> PROBLEMS:
A: Reproduce the Cantonese BBQ passage word for word from "Celebration food fits" to "Conlon (Fat Rice)".
B: Turn the paragraph of the Cantonese BBQ passage that begins "No one said the World Cup" into a brief list that keeps its main facts.

> READING PASSAGE:
━━━━━━━━━━
Celebration food fits with a team that have had the most celebrations, and the Boys from Brazil are also known to have enjoyed a barbecue in their time. Often extremely youthful and known for its shellackings, both Brazil and roast suckling pig comes out to deliver joy on the big occasions. Something for everyone and a firm crowd favorite.


CRISPY ROAST PORK (燒肉 siu yuk)

“For my money, that Macau-style pork belly though. When it’s done right, those seven layers of fat and meat, crunchy puffed skin, dipped in a little sugar, ooooh-weeee, heaven! Make you wanna slap your A-Ma!”
– Abe Conlon (Fat Rice)


Compare to: Scotland                          

Brawny, rugged, and with a well-crackled skin, crispy roast pork is Scotland. A staple of the ’70s and ’80s but not much seen since the late ’90s, this is a classic that’s best enjoyed with a novelty song and wig alongside a can of lager.



Marinated meats and offcuts are a staple of the BBQ meat shop, but most of them didn’t make the cut for our World Cup of meats. So what makes the cuttlefish so special, repping not just its braised lo sui brethren but also the entire ocean? Perfect timing, for one thing. The cuttlefish start off snowy-white, but their dip in the master stock (replete with five-spice, scallions, ginger, clove, cinnamon, and nutmeg) gives them that garish double-take hue. Like all seafood, they have the potential for great tenderness but an extra minute or two can make the difference between tantalizingly toothsome and rubbery.


Compare to: Australia

Seafood in a meat shop is an indication that you’re out of your depth. Despite not being a traditional soccer nation, Australia is once again at the World Cup. The coastline-rich country even wore a gold kit to the 1974 World Cup in Germany that mashed up the three stripes of Adidas and the double diamond of Umbro, who were in business together at the time. If that image isn’t as clownish as a cuttlefish, then who knows what is? Plus, an order of cuttlefish can feel as expensive as supporting the Socceroos away.


No one said the World Cup of Cantonese BBQ was going to be easy – but this group does feature a few underdogs and no clear favorites. Gold coin chicken has a lock on the nostalgia vote but its obscurity may doom its chances. Roast squab is no everyday item either, but it will likely benefit from its association with lavish banquets. Meanwhile, Chinese sausage is famous worldwide but does it inspire passion? Of all the contenders, salt-roasted chicken – both mouthwatering and easily accessible – may face the best odds. Only two can advance; the others are sure to be butchered along the way.
━━━━━━━━━━
> ENTRIES:
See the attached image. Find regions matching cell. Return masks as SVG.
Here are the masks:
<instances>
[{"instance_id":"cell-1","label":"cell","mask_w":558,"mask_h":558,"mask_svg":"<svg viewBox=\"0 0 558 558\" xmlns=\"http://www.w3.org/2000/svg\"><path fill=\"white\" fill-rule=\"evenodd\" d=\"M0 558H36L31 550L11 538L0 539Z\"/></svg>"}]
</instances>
━━━━━━━━━━
> ANSWERS PER TASK:
A:
Celebration food fits with a team that have had the most celebrations, and the Boys from Brazil are also known to have enjoyed a barbecue in their time. Often extremely youthful and known for its shellackings, both Brazil and roast suckling pig comes out to deliver joy on the big occasions. Something for everyone and a firm crowd favorite.


CRISPY ROAST PORK (燒肉 siu yuk)

“For my money, that Macau-style pork belly though. When it’s done right, those seven layers of fat and meat, crunchy puffed skin, dipped in a little sugar, ooooh-weeee, heaven! Make you wanna slap your A-Ma!”
– Abe Conlon (Fat Rice)

B:
- The group has a few underdogs and no clear favorites.
- Gold coin chicken will win the nostalgia vote, but its obscurity may doom it.
- Roast squab is not an everyday item, but its link to lavish banquets will likely help it.
- Chinese sausage is famous worldwide, but it may not inspire passion.
- Salt-roasted chicken is mouthwatering and easy to find, so it may have the best odds.
- Only two can advance.